Approach 4: Oracle in Pay Hook

Best for: Projects requiring hard limits with strong guarantees

A pay hook checks an oracle for aggregate state before allowing payments. The oracle is updated by a relayer watching all chains.

┌─────────────────────────────────────────────────────────────────────┐
│  Oracle-Based Aggregate Limit                                       │
│                                                                     │
│  ┌─────────────────────────────────────────────────────────────┐   │
│  │  Oracle Contract (deployed on each chain)                    │   │
│  │  ├── aggregateBalance: uint256 (updated by relayer)         │   │
│  │  ├── threshold: uint256                                      │   │
│  │  └── lastUpdate: uint256 (timestamp)                        │   │
│  └─────────────────────────────────────────────────────────────┘   │
│                           ▲                                         │
│                           │ update                                  │
│  ┌────────────────────────┴────────────────────────────────────┐   │
│  │  Relayer Service                                             │   │
│  │  ├── Watches PayEvents on all chains                        │   │
│  │  ├── Calculates aggregate balance                           │   │
│  │  └── Updates oracle on all chains                           │   │
│  └─────────────────────────────────────────────────────────────┘   │
│                                                                     │
│  Pay Flow:                                                          │
│  User → pay() → PayHook.beforePayRecordedWith() → Oracle.check()   │
│                                                                     │
│  If oracle.aggregateBalance + payAmount > threshold:                │
│     REVERT "Aggregate limit exceeded"                              │
└─────────────────────────────────────────────────────────────────────┘

Implementation sketch:

// Oracle contract
contract AggregateBalanceOracle {
    uint256 public aggregateBalance;
    uint256 public threshold;
    uint256 public lastUpdate;
    address public relayer;

    function updateBalance(uint256 newBalance) external {
        require(msg.sender == relayer, "UNAUTHORIZED");
        aggregateBalance = newBalance;
        lastUpdate = block.timestamp;
    }

    function wouldExceedThreshold(uint256 additionalAmount) external view returns (bool) {
        return aggregateBalance + additionalAmount > threshold;
    }
}

// Pay hook that checks oracle
contract AggregateLimitPayHook is IJBPayHook {
    AggregateBalanceOracle public oracle;
    uint256 public maxStaleness = 5 minutes;

    function beforePayRecordedWith(JBBeforePayRecordedContext calldata context)

Problems to solve:
a. Give back the oracle pay hook text from "Approach 4: Oracle" up to and including "watching all chains.", edited so that "keeper" stands in place of "relayer".
b. How many lines of the entries contain the string "positioned"? Reply with the number only.

Task input:
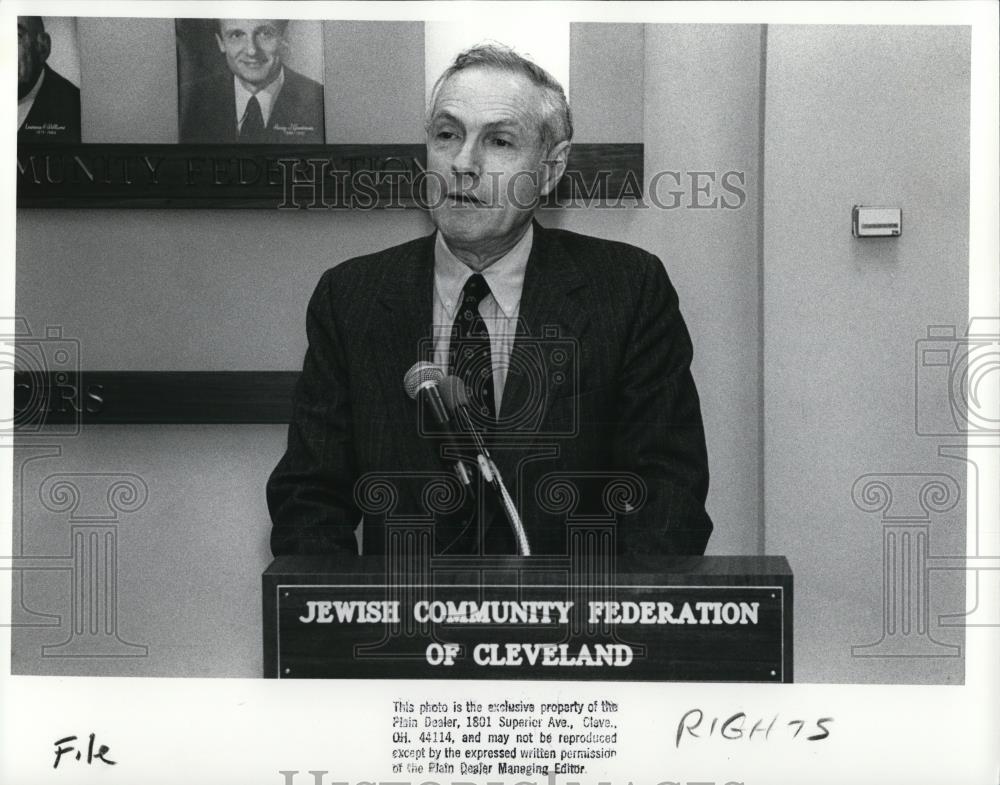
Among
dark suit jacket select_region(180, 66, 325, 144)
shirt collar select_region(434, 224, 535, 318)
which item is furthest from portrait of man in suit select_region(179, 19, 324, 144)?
shirt collar select_region(434, 224, 535, 318)

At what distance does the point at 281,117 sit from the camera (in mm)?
2369

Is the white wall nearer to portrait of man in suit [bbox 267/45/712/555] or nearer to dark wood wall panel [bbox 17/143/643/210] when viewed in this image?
portrait of man in suit [bbox 267/45/712/555]

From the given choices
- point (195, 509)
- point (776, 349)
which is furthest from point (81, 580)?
point (776, 349)

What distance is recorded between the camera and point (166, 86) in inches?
93.9

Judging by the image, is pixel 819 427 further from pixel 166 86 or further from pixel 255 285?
pixel 166 86

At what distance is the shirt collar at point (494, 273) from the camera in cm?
242

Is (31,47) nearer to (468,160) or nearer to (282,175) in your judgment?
(282,175)

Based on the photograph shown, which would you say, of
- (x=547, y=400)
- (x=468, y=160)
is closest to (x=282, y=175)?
(x=468, y=160)

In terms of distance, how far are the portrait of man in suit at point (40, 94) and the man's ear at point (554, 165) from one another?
96 cm

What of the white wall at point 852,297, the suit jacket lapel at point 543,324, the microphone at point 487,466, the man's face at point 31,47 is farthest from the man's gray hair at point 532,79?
the man's face at point 31,47

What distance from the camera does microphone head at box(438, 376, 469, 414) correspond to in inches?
94.1

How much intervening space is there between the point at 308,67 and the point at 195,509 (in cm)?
95

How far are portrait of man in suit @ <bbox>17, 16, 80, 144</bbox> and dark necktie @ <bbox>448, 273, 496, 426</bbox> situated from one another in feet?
2.85

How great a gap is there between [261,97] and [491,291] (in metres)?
0.61
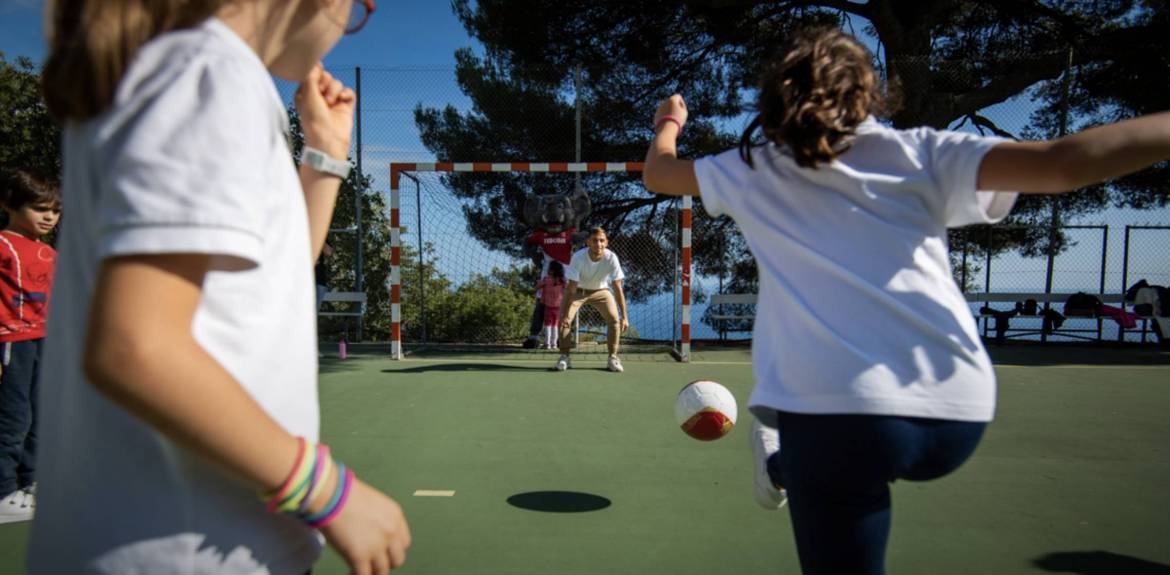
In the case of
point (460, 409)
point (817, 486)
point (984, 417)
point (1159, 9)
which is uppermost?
point (1159, 9)

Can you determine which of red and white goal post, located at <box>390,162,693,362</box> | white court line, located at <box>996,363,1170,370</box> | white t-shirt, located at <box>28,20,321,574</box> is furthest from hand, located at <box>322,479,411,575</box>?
white court line, located at <box>996,363,1170,370</box>

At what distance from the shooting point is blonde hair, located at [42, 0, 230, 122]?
676 mm

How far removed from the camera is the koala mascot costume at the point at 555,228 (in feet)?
34.0

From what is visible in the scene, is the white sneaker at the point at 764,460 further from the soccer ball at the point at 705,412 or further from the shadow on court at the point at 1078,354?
the shadow on court at the point at 1078,354

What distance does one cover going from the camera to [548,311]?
10594 mm

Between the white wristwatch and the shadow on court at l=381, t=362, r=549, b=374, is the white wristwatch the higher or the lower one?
the higher one

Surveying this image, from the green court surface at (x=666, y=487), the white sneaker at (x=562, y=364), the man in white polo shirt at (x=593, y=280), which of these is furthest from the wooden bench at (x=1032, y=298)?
the green court surface at (x=666, y=487)

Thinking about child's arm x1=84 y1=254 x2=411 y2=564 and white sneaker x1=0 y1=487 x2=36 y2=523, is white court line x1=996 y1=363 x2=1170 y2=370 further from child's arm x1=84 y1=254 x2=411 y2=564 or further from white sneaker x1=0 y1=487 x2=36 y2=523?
child's arm x1=84 y1=254 x2=411 y2=564

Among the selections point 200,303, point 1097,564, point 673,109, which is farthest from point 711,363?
point 200,303

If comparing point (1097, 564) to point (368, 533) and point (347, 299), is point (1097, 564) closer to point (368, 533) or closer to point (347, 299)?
point (368, 533)

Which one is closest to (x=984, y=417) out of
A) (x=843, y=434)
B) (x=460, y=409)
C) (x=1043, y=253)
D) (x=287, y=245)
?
(x=843, y=434)

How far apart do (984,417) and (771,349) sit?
0.36 m

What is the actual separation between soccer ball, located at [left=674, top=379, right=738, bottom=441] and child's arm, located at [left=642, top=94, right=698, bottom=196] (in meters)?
1.99

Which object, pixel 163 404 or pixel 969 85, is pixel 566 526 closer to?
pixel 163 404
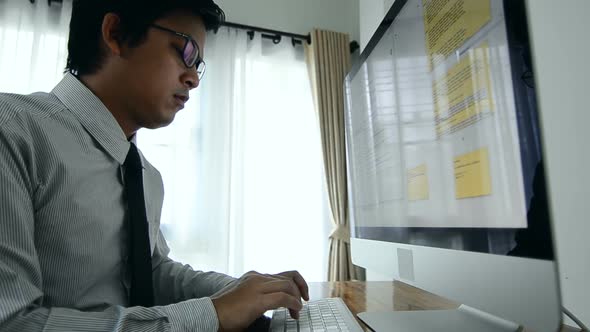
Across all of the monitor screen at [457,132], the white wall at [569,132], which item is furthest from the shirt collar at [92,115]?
the white wall at [569,132]

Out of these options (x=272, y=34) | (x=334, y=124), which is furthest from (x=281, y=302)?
(x=272, y=34)

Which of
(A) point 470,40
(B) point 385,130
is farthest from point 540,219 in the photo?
(B) point 385,130

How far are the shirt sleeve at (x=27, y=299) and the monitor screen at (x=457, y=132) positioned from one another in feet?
1.22

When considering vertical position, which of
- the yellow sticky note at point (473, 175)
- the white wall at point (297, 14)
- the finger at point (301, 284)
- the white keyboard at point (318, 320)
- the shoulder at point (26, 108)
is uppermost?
the white wall at point (297, 14)

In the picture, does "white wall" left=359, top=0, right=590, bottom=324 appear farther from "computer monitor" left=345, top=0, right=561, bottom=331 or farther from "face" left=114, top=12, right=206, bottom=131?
"face" left=114, top=12, right=206, bottom=131

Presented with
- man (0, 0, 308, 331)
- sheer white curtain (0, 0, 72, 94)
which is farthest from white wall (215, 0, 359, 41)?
man (0, 0, 308, 331)

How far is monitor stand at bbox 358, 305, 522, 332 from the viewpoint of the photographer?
1.75 feet

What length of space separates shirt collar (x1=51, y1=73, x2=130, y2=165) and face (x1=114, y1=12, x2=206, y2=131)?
8 centimetres

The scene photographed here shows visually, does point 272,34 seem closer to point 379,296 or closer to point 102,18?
point 102,18

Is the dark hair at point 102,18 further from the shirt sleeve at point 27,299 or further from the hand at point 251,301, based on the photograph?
the hand at point 251,301

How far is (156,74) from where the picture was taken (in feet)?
2.36

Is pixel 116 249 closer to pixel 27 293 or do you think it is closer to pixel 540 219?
pixel 27 293

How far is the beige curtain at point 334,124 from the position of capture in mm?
2221

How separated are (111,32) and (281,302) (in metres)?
0.67
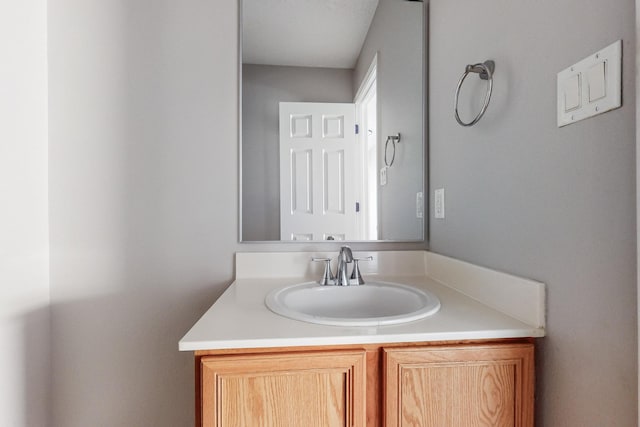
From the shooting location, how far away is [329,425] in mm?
659

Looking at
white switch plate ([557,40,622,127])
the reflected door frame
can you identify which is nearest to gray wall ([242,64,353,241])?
the reflected door frame

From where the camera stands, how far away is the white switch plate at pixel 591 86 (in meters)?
0.53

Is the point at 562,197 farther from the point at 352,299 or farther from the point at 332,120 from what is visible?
the point at 332,120

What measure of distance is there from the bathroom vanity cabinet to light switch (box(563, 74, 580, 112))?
488 millimetres

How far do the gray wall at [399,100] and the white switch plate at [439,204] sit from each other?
9cm

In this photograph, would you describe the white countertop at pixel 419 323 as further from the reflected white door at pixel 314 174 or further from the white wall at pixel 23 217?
the white wall at pixel 23 217

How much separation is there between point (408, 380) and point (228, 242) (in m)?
0.82

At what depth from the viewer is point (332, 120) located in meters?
1.29

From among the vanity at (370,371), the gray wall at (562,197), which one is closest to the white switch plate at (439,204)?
the gray wall at (562,197)

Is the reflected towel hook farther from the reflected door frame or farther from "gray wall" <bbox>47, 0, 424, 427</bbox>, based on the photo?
"gray wall" <bbox>47, 0, 424, 427</bbox>

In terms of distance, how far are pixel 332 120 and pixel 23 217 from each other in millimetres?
1122

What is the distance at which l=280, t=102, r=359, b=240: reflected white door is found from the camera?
4.18 ft

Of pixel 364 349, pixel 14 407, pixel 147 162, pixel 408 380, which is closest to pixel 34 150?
pixel 147 162

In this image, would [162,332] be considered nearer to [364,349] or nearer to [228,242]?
[228,242]
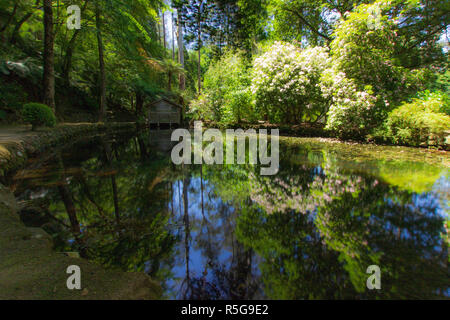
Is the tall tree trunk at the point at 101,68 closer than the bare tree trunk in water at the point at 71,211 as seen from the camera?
No

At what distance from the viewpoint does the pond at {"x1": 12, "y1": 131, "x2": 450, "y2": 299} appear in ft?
5.82

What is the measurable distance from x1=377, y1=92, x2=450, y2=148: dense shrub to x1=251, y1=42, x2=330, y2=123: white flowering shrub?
14.2 ft

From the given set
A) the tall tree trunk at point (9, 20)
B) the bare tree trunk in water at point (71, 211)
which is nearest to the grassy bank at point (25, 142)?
the bare tree trunk in water at point (71, 211)

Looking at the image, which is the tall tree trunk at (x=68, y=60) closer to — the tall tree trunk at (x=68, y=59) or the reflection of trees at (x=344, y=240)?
the tall tree trunk at (x=68, y=59)

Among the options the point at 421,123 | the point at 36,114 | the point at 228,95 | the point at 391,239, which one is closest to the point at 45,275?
the point at 391,239

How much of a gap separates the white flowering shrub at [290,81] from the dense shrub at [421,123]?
434 centimetres

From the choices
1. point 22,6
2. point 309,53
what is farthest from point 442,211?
point 22,6

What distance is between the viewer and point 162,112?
20.6m

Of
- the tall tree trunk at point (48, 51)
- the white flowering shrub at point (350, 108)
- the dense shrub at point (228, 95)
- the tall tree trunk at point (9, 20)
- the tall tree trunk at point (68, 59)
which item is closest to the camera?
the tall tree trunk at point (48, 51)

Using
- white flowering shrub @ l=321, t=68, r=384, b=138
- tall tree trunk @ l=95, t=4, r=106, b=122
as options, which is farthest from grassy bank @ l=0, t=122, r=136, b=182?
white flowering shrub @ l=321, t=68, r=384, b=138

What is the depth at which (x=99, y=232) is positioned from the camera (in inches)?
98.0

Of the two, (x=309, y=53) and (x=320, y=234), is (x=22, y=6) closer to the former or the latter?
(x=309, y=53)

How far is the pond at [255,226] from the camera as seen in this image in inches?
69.9
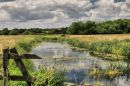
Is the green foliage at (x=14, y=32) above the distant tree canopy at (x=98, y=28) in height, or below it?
below

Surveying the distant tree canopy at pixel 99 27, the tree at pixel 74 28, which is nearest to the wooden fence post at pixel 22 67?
the distant tree canopy at pixel 99 27

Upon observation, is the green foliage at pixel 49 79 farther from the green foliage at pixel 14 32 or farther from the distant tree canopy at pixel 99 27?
the green foliage at pixel 14 32

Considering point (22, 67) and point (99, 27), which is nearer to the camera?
point (22, 67)

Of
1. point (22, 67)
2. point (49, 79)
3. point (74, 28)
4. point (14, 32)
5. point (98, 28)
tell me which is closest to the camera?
point (22, 67)

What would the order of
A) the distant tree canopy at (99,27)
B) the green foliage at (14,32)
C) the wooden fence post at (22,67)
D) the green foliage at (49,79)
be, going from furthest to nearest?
the green foliage at (14,32) → the distant tree canopy at (99,27) → the green foliage at (49,79) → the wooden fence post at (22,67)

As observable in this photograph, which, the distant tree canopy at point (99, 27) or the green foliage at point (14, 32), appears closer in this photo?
the distant tree canopy at point (99, 27)

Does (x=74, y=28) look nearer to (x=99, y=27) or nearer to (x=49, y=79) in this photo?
(x=99, y=27)

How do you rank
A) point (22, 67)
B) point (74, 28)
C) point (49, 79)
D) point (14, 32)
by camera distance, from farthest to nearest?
point (14, 32) < point (74, 28) < point (49, 79) < point (22, 67)

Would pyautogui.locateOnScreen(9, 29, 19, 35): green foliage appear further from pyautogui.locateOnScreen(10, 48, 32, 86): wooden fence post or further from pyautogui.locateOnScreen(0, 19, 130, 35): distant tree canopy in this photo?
pyautogui.locateOnScreen(10, 48, 32, 86): wooden fence post

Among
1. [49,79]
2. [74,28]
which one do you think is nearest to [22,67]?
[49,79]

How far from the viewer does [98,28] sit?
14112cm

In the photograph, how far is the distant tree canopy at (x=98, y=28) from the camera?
447ft

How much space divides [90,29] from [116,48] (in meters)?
96.0

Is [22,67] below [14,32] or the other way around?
the other way around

Answers to the tasks:
a.
Approach 4: Oracle in Pay Hook

Best for: Projects requiring hard limits with strong guarantees

A pay hook checks an oracle for aggregate state before allowing payments. The oracle is updated by a keeper watching all chains.

b. 2